Tianna had always felt that anger inside of her. Anger at her first family for abandoning her. For being ashamed of her. Her logical side knew that she would be dead if they hadn’t, but that side rarely won when it came to her parents. She hated them. That hate had driven her to extreme loyalty to her family in Lower Balaria. For that she was grateful. She was proud to be their daughter and prouder still to help them in any way she could.
For the first time ever, Tianna felt ashamed of that hate. She saw herself as a child with the fever. She saw the pain in her parent’s faces as she wasted away. She saw the money they spent on every healer or remedy that might have some effect. She saw herself recovering. She heard the healers say that she would be too frail for the tests; that she wouldn’t survive them. She saw the curtains drawn closed, heard her mother and father announce that she had passed away. Watched her own funeral from her bedroom window.

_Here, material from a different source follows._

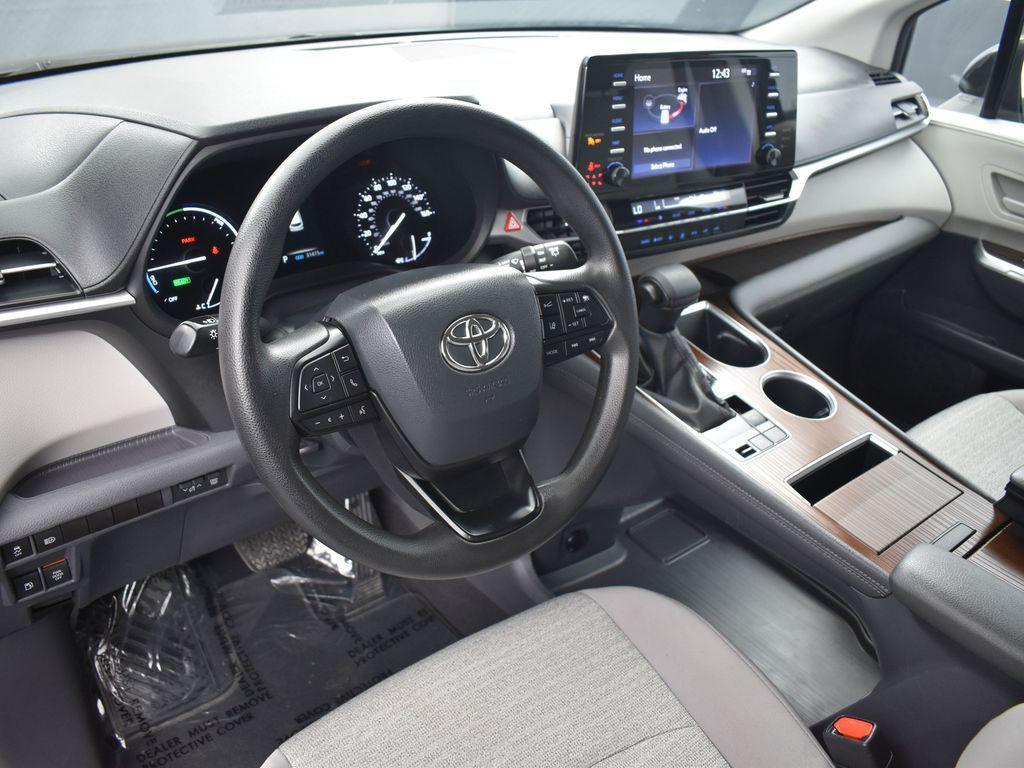 used 2023 Toyota Sienna car, priced at $42,499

That night her mother and father cried as they gave Tianna to a stranger to take away. They handed him a large sum of money for his trouble and a folded parchment and another pouch of coins for the family he was delivering her too. Tianna’s last memory of her parents was their silent images fading into the dark. Tianna wished now, more than anything, that she could thank them. That she could somehow make up for the years of hate that had built up inside. Her emotions finally saw what her logic had all along. Her parents loved her more than anything and had risked everything to save her.

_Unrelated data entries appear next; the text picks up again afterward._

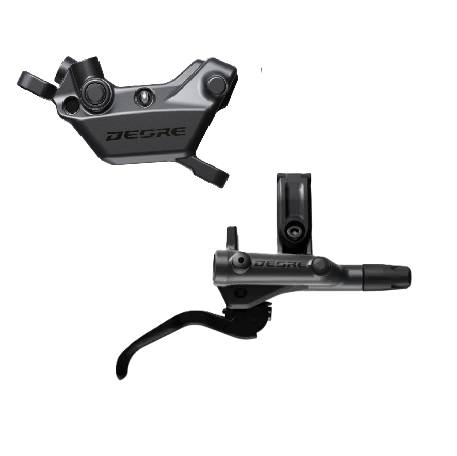 SHIMANO Deore M6220 4-mäntäinen takajarru, hartsijarrupalat (jarruletku 1700 mm)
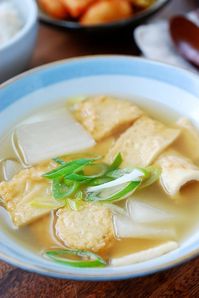 Eomuk Guk (Fish Cake Soup)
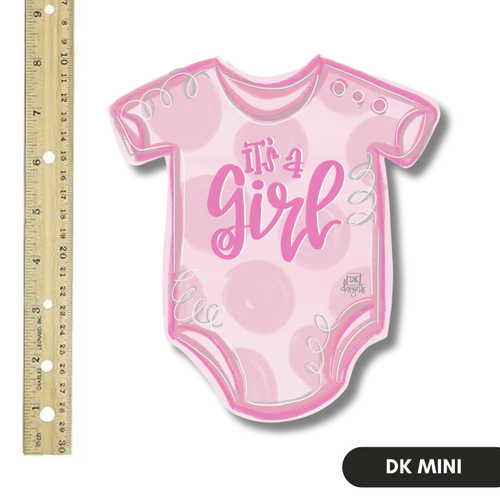 DK It's a Girl Mini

Tianna wished that she could see her parents again. Their faces burned in her mind. She wanted to thank them. To let them know she was doing well. But she knew that for there to even be a chance of that, she needed to prevent the events described in Aron and Tybel’s prophecies. She knew that the group had a tough road ahead, but the drive to save both of her families made the path clearer than it ever was before.
Tonight, Tianna carved only two images into her staff even though it had been the fullest day of her life. She carved a wrapped parcel, a reminder of the gift her parents had given her by sending her away, and a compass pointing due north as an indicator of her renewed purpose.